Work to complete:
**1.** In the post about finishing the three-piece suit, why does the writer say a clear mark for the line of the buttonhole and its start point is enough?
**2.** Resume the post about finishing the three-piece suit, picking up after its final sentence.

Extract:
_____
I’m nearing the finish line (… & the deadline!) for my 3 piece suit – my Nephews wedding is just days away.

If you’ve been following along, thank you SO much ๐Ÿค— hugs all-round. If you’d like to catch up, check out these links…

Next stop was a trip to DMBUTTONS to get my buttonholes done. Based in London’s soho, down a back street, in a basement, it’s true – but in the heart of it all; barely a stones throw from Kleins, The Cloth House, Maculloch & Wallis, Berwick St and all the surrounding fabric shops. This is like Diagon Alley for sewists.

I can imagine there are incredibly busy periods where you might have long waiting times or to leave your garments to pick up at a later date – I’m prepared for this but have been lucky enough on my few visits to have my buttonholes done while I wait.

Preparation is key before offering your virgin garments up to be buttonholed.

Marking.

A good clear mark showing the line of the hole and the start point is enough if you have your buttons with you (which I always have). Otherwise I expect you’ll have to mark the end point too. Use chalk or iron/wash away pen.

… you don’t have to write on it, just the buttonhole marking will do!

For rectangular buttonholes mark on the outside of your garment.

For keyhole buttonholes mark on the inside of your garment.

Do not make the mistake of turning up with pins as markers or pointing at where you’d like your buttonholes. I’ve witnessed this during a visit, and what with starting to feel somewhat of a seasoned client, I couldn’t help but join in with a bit of clandestine-eye-rolling!

It’s worth a trip to get to watch these amazing machines being used. I should ask if I can take a video next time… but I didn’t want to appear too gauche.

If you’re not in London, have a look online to see if there’s a place like this near you… if it’s hidden away like DMButtons is, you’ll likely never stumble upon it by chance!

With the buttonholes done I put my head down and sewed on all the buttons… the finish line! I taped them down and used the zigzag stitch (with lowest/ zero stitch length) and button foot, with a pin to provide a bit of shank.

I put it all on, stood before MrA and he sang:

‘Woah-o big buttons – bam a lam!

Woah-o big buttons – bam a lam!’

(… SO supportive!)

It’s true though, I wasn’t paying attention and used the same size buttons on the waistcoat as the jacket, rather than the smaller ones. I looked like a 7 year old going to a wedding!

EEEEK!

They got changed and I put a stitch in each of those glorious buttonholes to keep myself done up.

During this time I also took up the trousers and sleeves of my dads suit for the wedding. I chose not to unpick the jacket and shorten it from the inside. Instead I;

  • Took off the buttons.
  • Cut the sleeve in one go, 3cm on from the desired length.
  • Fold & press the outer at 3cm.
  • Fold & press the lining at 2cm.
  • With the jacket inside out pin then hand sew the lining to the outer seam allowance.
  • Sew the buttons back on.

A million rules broken, but job-done and more importantly no-dramas.

And blind stitched hems on the machine.
_____
Data block:
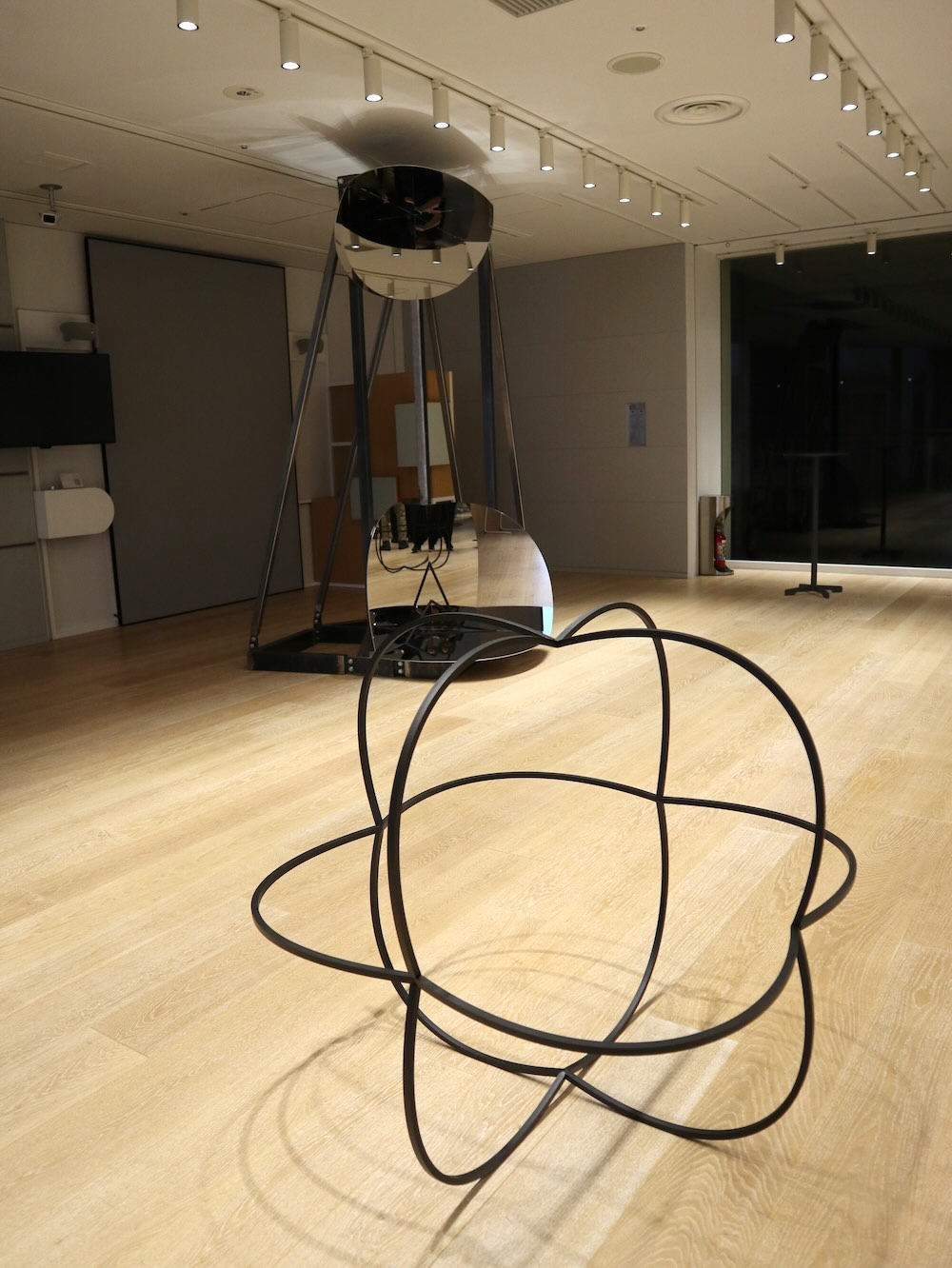 オカムラ OPEN FIELD 第4回企画展「虚実の鏡、あるいは異空間のOPTICAL CORNERS」MOUNT FUJI ARCHITECTS STUDIO × 野老朝雄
_____
Outputs by task:
**1.** That mark is enough because the writer always brings the buttons along, so the end point doesn't need marking. Without the buttons, the end point would probably have to be marked as well.

**2.**
Then I realised I needed a tie. After all this effort I couldn’t finish it off by knotting a bit of ready-to-wear around my neck, could I ..?! So I went online and found THIS tutorial which included the dimensions on the video. There are plenty of free tie patterns online that you can print off at home, or you can make a pattern from an old tie. I have no printer but plenty of baking paper, so drafting one was a good option for me.

As it’s cut on the bias, I made a diagonal seam in the pattern about a third of the way up from the narrow end, to save fabric. I used the same dupion as the suit lining, some butterfly-leftovers from MrA’s shirt and two strips of cotton for the interlinings.

  • Sew the two outer pieces together.
  • Sew the lining triangles to the outside ends.
  • Fold and sew across the point.
  • Open out the point (the pin is just so I could photograph it).
  • Turn and press.

  • Sew the two pieces of interlining together. Press open.
  • Pin the half-piece of extra interlining on top. I put quite a bit of starch on these pieces.
  • Poke the interlining into the points at each end.
  • Fold and press up one side.
  • Press 1cm over on the other side then press that over.
  • Pin it in place.

Then I took a deep breath and sat down to hand sew the thing together. I took two stitches just through the back of the tie, every third stitch I tried to catch the interlining too – checking each time that I wasn’t coming through the front. I got into it about halfway through and I think it’s my neatest handsewing to date!

I feel massively relieved now that I’ve really, really finished! I like to take any project like this (… or a coat etc…) to the dry cleaners for a professional steam and press. I left the basting on the jacket collar for this just to be sure and it came back in the right place.

Maybe I’ll get the coat done in the future ( … maybe I won’t…!!) but thanks for sticking with me! I’ll get some pictures from the wedding and post a catch up next week. For now, I’d better practice my reading for the church!

Happy Sewing.

Notes to self:

  • Phew!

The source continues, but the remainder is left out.